Tell me frankly- if you have children are you worried about brain damage caused by lead paint from toys ? If you changed a tire recently, did you look for the "Made in" label – discreetly but anxiously.Globalization is really catching up with everyone and I feel bad for the supply chain managers at Mattel and Fisher and Price and their marketing folks and Chinese suppliers.
I can’t believe that the toy specifications did not have a "no lead paint" clause in early versions. What must have happened is that marketing must have gone on pressurizing for lower costs and the supply chain managers, being less influential than marketing in organizations, must have passed on the cost pressures to the supplier who in turn passed it on to their Tier 2 paint supplier. Thus, according to CNN, one toy supplier committed suicide while the paint supplier who was in the same compound has gone missing. The paint supplier, according to the story was a friend of the toy maker and the visuals showed some of the thousand workers who became jobless. At the consumer end, people are frantically checking toy boxes and are being advised to get the blood lead content checked for their children, and be worried only if the lead content is high. There is talk of medical monitoring and a fund to meet the costs of all these testings. What a mess!
For supply chain managers to have instituted lead paint checks in acceptance quality checks is ludicrous because if you live in the US lead paint is so obviously a "no-no." So why is there such a large disconnect between buyers and sellers ? Obviously because there are tiers of suppliers and everyone on the US side depends on written specifications and controls. On the Chinese side of multiple tiers in a highly context driven culture things like lead paint do not seem like a big deal. In addition,communication,trust and an ability of suppliers to say no to unreal lower prices and an inability of buyers to understand the ground reality of overseas costs, legal and cultural environments are probably culprits here.

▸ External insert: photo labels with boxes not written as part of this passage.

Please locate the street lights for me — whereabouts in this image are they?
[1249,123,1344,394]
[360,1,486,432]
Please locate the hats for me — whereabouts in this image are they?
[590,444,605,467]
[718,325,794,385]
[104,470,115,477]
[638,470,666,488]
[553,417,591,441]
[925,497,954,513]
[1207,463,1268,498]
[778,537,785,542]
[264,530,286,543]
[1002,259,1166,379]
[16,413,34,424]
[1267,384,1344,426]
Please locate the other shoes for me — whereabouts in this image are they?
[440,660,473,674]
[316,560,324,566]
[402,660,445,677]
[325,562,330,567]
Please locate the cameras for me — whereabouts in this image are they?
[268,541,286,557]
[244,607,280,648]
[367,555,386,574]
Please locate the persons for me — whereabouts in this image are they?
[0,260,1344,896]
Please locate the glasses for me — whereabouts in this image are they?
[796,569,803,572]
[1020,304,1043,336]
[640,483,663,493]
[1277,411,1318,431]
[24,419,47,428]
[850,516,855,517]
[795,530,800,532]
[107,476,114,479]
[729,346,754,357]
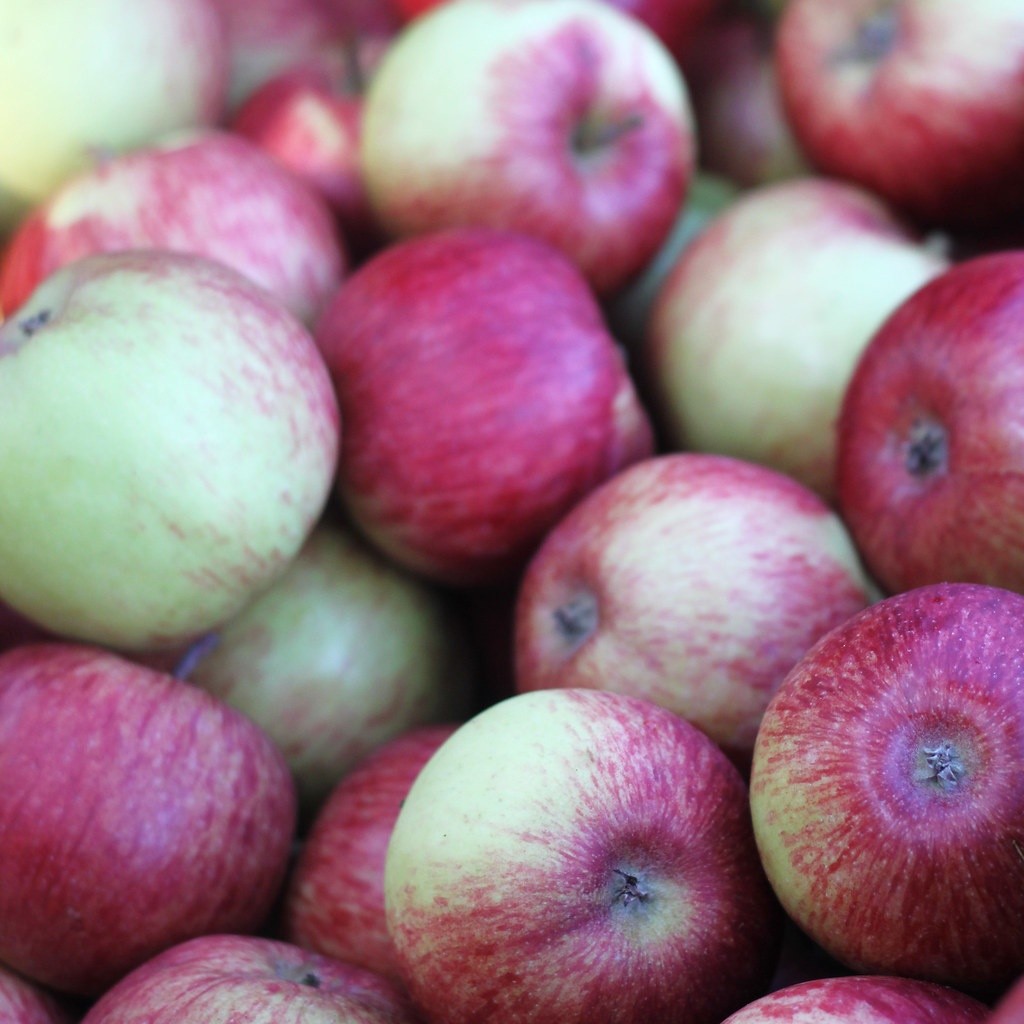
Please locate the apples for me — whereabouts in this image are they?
[0,0,1024,1024]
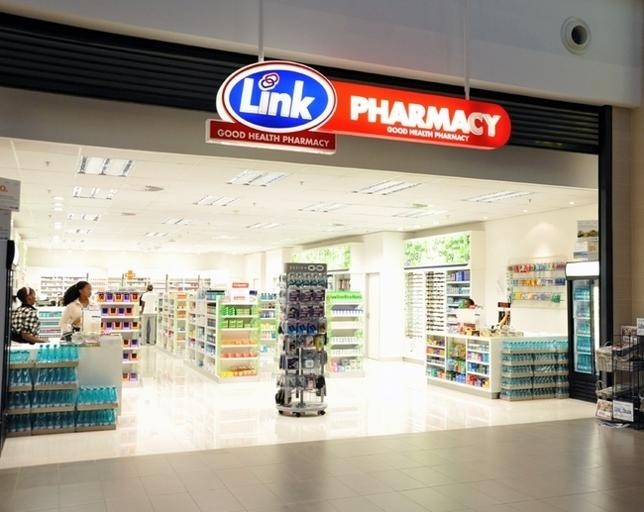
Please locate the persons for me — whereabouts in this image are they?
[141,285,157,344]
[59,281,96,341]
[139,296,154,343]
[11,287,48,344]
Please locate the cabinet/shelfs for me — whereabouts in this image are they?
[426,331,524,401]
[94,286,366,385]
[505,261,568,309]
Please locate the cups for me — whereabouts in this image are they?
[97,292,139,381]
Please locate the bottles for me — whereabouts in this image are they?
[326,290,362,299]
[499,338,568,397]
[7,343,119,434]
[572,287,594,372]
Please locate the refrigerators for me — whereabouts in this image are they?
[563,260,602,403]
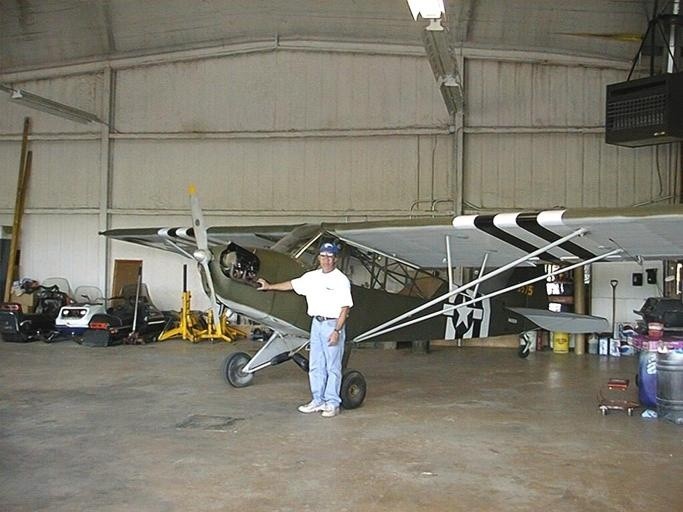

No amount of quality controls, PLM and SRM software, visible supply chains, can overcome this situation. A change of orientation in supplier management is called for.In the meanwhile, this situation will continue to unfold.
Hi,
China makes nearly 80% of the toys that come into the U.S. and is a leading exporter of products from electronics to apparel to auto parts.While the recent recalls have ignited health worries in the U.S., lead exposure is a major public-health problem in China, where millions of children have unsafe levels of lead circulating in their blood.